Rock -falls prevention technologies

roof system

Rock and roof falls is one of the most common cause of underground mining accidents. The basic precautionary measures to prevent such accidents are taken during the preparation of mining layout designs with the aim of minimising the effects of potential geologic hazards. Constant monitoring of rock faces is required to prevent such accidents. Some big pit mines are also using electronic surveillance systems checking for loose rocks and tension cracks to prevent rock fall from high walls.

Few processes in underground mining such as rock bolting and pillar recovery are prone to rock-fall and rib-fall related injuries. Automated Temporary Roof Support (ATRS), Mobile Roof Supports (MRS), and automated roof bolting system involving self-drilling injectable rock bolts are some of the new technologies providing protection against such injuries. Companies such as Fletcher, JOY, Hilti and Orica are at the forefront in producing a range of such solutions.

Paste backfill is a promising technology capable of preventing roof falls effectively in underground hard rock mines. The paste backfill material prepared by mixing tailings with appropriate proportions of cement and water is transported underground by pipeline to be used for vertical roof support, ground and pillar support, pillar recovery, and for creating working platforms.

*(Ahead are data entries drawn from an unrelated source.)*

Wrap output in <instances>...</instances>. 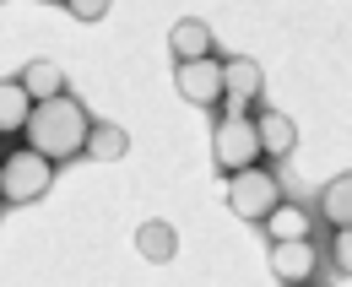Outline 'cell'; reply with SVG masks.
Here are the masks:
<instances>
[{
	"label": "cell",
	"mask_w": 352,
	"mask_h": 287,
	"mask_svg": "<svg viewBox=\"0 0 352 287\" xmlns=\"http://www.w3.org/2000/svg\"><path fill=\"white\" fill-rule=\"evenodd\" d=\"M65 11L76 22H98V17H109V0H65Z\"/></svg>",
	"instance_id": "obj_17"
},
{
	"label": "cell",
	"mask_w": 352,
	"mask_h": 287,
	"mask_svg": "<svg viewBox=\"0 0 352 287\" xmlns=\"http://www.w3.org/2000/svg\"><path fill=\"white\" fill-rule=\"evenodd\" d=\"M320 217L331 228H347L352 222V173H336L325 190H320Z\"/></svg>",
	"instance_id": "obj_13"
},
{
	"label": "cell",
	"mask_w": 352,
	"mask_h": 287,
	"mask_svg": "<svg viewBox=\"0 0 352 287\" xmlns=\"http://www.w3.org/2000/svg\"><path fill=\"white\" fill-rule=\"evenodd\" d=\"M309 211L304 206H293V201H282L271 217H265V244H276V239H309Z\"/></svg>",
	"instance_id": "obj_14"
},
{
	"label": "cell",
	"mask_w": 352,
	"mask_h": 287,
	"mask_svg": "<svg viewBox=\"0 0 352 287\" xmlns=\"http://www.w3.org/2000/svg\"><path fill=\"white\" fill-rule=\"evenodd\" d=\"M125 152H131V136H125V125L92 120V136H87V158H98V163H120Z\"/></svg>",
	"instance_id": "obj_12"
},
{
	"label": "cell",
	"mask_w": 352,
	"mask_h": 287,
	"mask_svg": "<svg viewBox=\"0 0 352 287\" xmlns=\"http://www.w3.org/2000/svg\"><path fill=\"white\" fill-rule=\"evenodd\" d=\"M33 109H38V98L28 92V82H22V76L0 87V130H6V136H16V130H28V120H33Z\"/></svg>",
	"instance_id": "obj_9"
},
{
	"label": "cell",
	"mask_w": 352,
	"mask_h": 287,
	"mask_svg": "<svg viewBox=\"0 0 352 287\" xmlns=\"http://www.w3.org/2000/svg\"><path fill=\"white\" fill-rule=\"evenodd\" d=\"M265 260H271L276 282H309L314 277V239H276V244H265Z\"/></svg>",
	"instance_id": "obj_6"
},
{
	"label": "cell",
	"mask_w": 352,
	"mask_h": 287,
	"mask_svg": "<svg viewBox=\"0 0 352 287\" xmlns=\"http://www.w3.org/2000/svg\"><path fill=\"white\" fill-rule=\"evenodd\" d=\"M44 6H54V0H44ZM60 6H65V0H60Z\"/></svg>",
	"instance_id": "obj_18"
},
{
	"label": "cell",
	"mask_w": 352,
	"mask_h": 287,
	"mask_svg": "<svg viewBox=\"0 0 352 287\" xmlns=\"http://www.w3.org/2000/svg\"><path fill=\"white\" fill-rule=\"evenodd\" d=\"M168 54L174 60H201V54H217V39H212V28L201 17H179L168 28Z\"/></svg>",
	"instance_id": "obj_7"
},
{
	"label": "cell",
	"mask_w": 352,
	"mask_h": 287,
	"mask_svg": "<svg viewBox=\"0 0 352 287\" xmlns=\"http://www.w3.org/2000/svg\"><path fill=\"white\" fill-rule=\"evenodd\" d=\"M212 158H217V173H239V168L261 163L265 147H261V125L255 114H239V109H228L217 125H212Z\"/></svg>",
	"instance_id": "obj_4"
},
{
	"label": "cell",
	"mask_w": 352,
	"mask_h": 287,
	"mask_svg": "<svg viewBox=\"0 0 352 287\" xmlns=\"http://www.w3.org/2000/svg\"><path fill=\"white\" fill-rule=\"evenodd\" d=\"M28 147H38L44 158L54 163H65V158H87V136H92V114L71 98V92H60V98H44L38 109H33V120H28Z\"/></svg>",
	"instance_id": "obj_1"
},
{
	"label": "cell",
	"mask_w": 352,
	"mask_h": 287,
	"mask_svg": "<svg viewBox=\"0 0 352 287\" xmlns=\"http://www.w3.org/2000/svg\"><path fill=\"white\" fill-rule=\"evenodd\" d=\"M331 266H336L342 277H352V222L331 233Z\"/></svg>",
	"instance_id": "obj_16"
},
{
	"label": "cell",
	"mask_w": 352,
	"mask_h": 287,
	"mask_svg": "<svg viewBox=\"0 0 352 287\" xmlns=\"http://www.w3.org/2000/svg\"><path fill=\"white\" fill-rule=\"evenodd\" d=\"M255 125H261V147H265V158H293V147H298V125L287 120V114H276V109H261V114H255Z\"/></svg>",
	"instance_id": "obj_11"
},
{
	"label": "cell",
	"mask_w": 352,
	"mask_h": 287,
	"mask_svg": "<svg viewBox=\"0 0 352 287\" xmlns=\"http://www.w3.org/2000/svg\"><path fill=\"white\" fill-rule=\"evenodd\" d=\"M222 184H228V211H233L239 222H265L276 206L287 201V195H282V179H276L271 168H261V163L228 173Z\"/></svg>",
	"instance_id": "obj_3"
},
{
	"label": "cell",
	"mask_w": 352,
	"mask_h": 287,
	"mask_svg": "<svg viewBox=\"0 0 352 287\" xmlns=\"http://www.w3.org/2000/svg\"><path fill=\"white\" fill-rule=\"evenodd\" d=\"M135 249H141V260H152V266H168V260H174V249H179L174 222H163V217L141 222V228H135Z\"/></svg>",
	"instance_id": "obj_10"
},
{
	"label": "cell",
	"mask_w": 352,
	"mask_h": 287,
	"mask_svg": "<svg viewBox=\"0 0 352 287\" xmlns=\"http://www.w3.org/2000/svg\"><path fill=\"white\" fill-rule=\"evenodd\" d=\"M174 87L184 103L195 109H217L228 98V60L217 54H201V60H174Z\"/></svg>",
	"instance_id": "obj_5"
},
{
	"label": "cell",
	"mask_w": 352,
	"mask_h": 287,
	"mask_svg": "<svg viewBox=\"0 0 352 287\" xmlns=\"http://www.w3.org/2000/svg\"><path fill=\"white\" fill-rule=\"evenodd\" d=\"M261 82H265L261 65H255L250 54H233V60H228V109H239V114H244V109L261 98Z\"/></svg>",
	"instance_id": "obj_8"
},
{
	"label": "cell",
	"mask_w": 352,
	"mask_h": 287,
	"mask_svg": "<svg viewBox=\"0 0 352 287\" xmlns=\"http://www.w3.org/2000/svg\"><path fill=\"white\" fill-rule=\"evenodd\" d=\"M22 82L44 103V98H60V92H65V71H60L54 60H33V65H22Z\"/></svg>",
	"instance_id": "obj_15"
},
{
	"label": "cell",
	"mask_w": 352,
	"mask_h": 287,
	"mask_svg": "<svg viewBox=\"0 0 352 287\" xmlns=\"http://www.w3.org/2000/svg\"><path fill=\"white\" fill-rule=\"evenodd\" d=\"M49 184H54V158H44L38 147H16V152H6V168H0V201H6V206L44 201Z\"/></svg>",
	"instance_id": "obj_2"
}]
</instances>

Proximity detection and collision warning

proximity injury detection

Collision between machinery or between machinery and personnel is one of the common causes of accidents in underground as well as open pit mines. Proximity detection technology can be installed on mobile machinery to detect the presence of personnel or machinery within a certain distance of the machine.

NIOSH developed an active proximity warning system, called the Hazardous Area Signalling and Ranging Device (HASARD), for warning workers through visual, audible and vibratory indicators as they approach dangerous areas around heavy mining equipment. Caterpillar has also developed detection technology called Cat Detect Personnel that features as one of the five sub-modules of its integrated mining management suite Cat MineStar. The technology involving RFID tags worn by the workers and the detectors mounted over the machines to warn operators with audio and visual indications of possible collisions, speeding or rollovers.

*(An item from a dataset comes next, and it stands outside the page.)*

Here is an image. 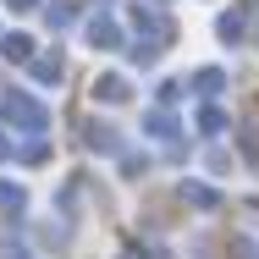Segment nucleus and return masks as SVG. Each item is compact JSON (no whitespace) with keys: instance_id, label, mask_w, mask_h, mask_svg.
<instances>
[{"instance_id":"nucleus-1","label":"nucleus","mask_w":259,"mask_h":259,"mask_svg":"<svg viewBox=\"0 0 259 259\" xmlns=\"http://www.w3.org/2000/svg\"><path fill=\"white\" fill-rule=\"evenodd\" d=\"M100 100H110V105L127 100V83H121V77H105V83H100Z\"/></svg>"},{"instance_id":"nucleus-3","label":"nucleus","mask_w":259,"mask_h":259,"mask_svg":"<svg viewBox=\"0 0 259 259\" xmlns=\"http://www.w3.org/2000/svg\"><path fill=\"white\" fill-rule=\"evenodd\" d=\"M28 6H33V0H11V11H28Z\"/></svg>"},{"instance_id":"nucleus-2","label":"nucleus","mask_w":259,"mask_h":259,"mask_svg":"<svg viewBox=\"0 0 259 259\" xmlns=\"http://www.w3.org/2000/svg\"><path fill=\"white\" fill-rule=\"evenodd\" d=\"M6 55L11 61H28V39H6Z\"/></svg>"}]
</instances>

Computerised permit-to-work system

Boddington mine

The effective management of a permit-to-work system is critical to mine safety as it tracks the authorisations and competencies of employees while identifying the key risks involved with a particular job.

A computerised permit-to-work system collating all required documentation for specific types of work, taking into account the specific identified hazards and the precautions needed to be taken by workers, is helpful in ensuring mine safety at the work authorisation level. ApplyIT, a South African software company, for example, has developed a permit-to-work authentication system called IntelliPERMIT that integrates all aspects of permits-to-work, access control and risk assessment, tracks the authorisation levels of each employee at work, and ties permits into access control with biometric fingerprint identification. IntelliPERMIT has been installed at Newmont Mining Corporation’s Boddington mine in Australia.

Fatigue monitoring

Distraction caused by long working hours creating tiredness in truck drivers and machine operators working at the mine site is a common cause of accidents. The technology, capable of constantly detecting the onset of fatigue and micro sleeps in the operators and creating an alert for them, is helpful in preventing such accidents.

Seeing Machine, an Australian company, has developed fatigue monitoring systems called Driver Safety System (DSS) using patented eye and head tracking technology. The DSS comprises of a dash-mounted camera constantly detecting the fatigue and distraction in the driver’s eyes. Caterpillar entered into an agreement with Seeing Machine to market the fatigue monitoring system in March 2013.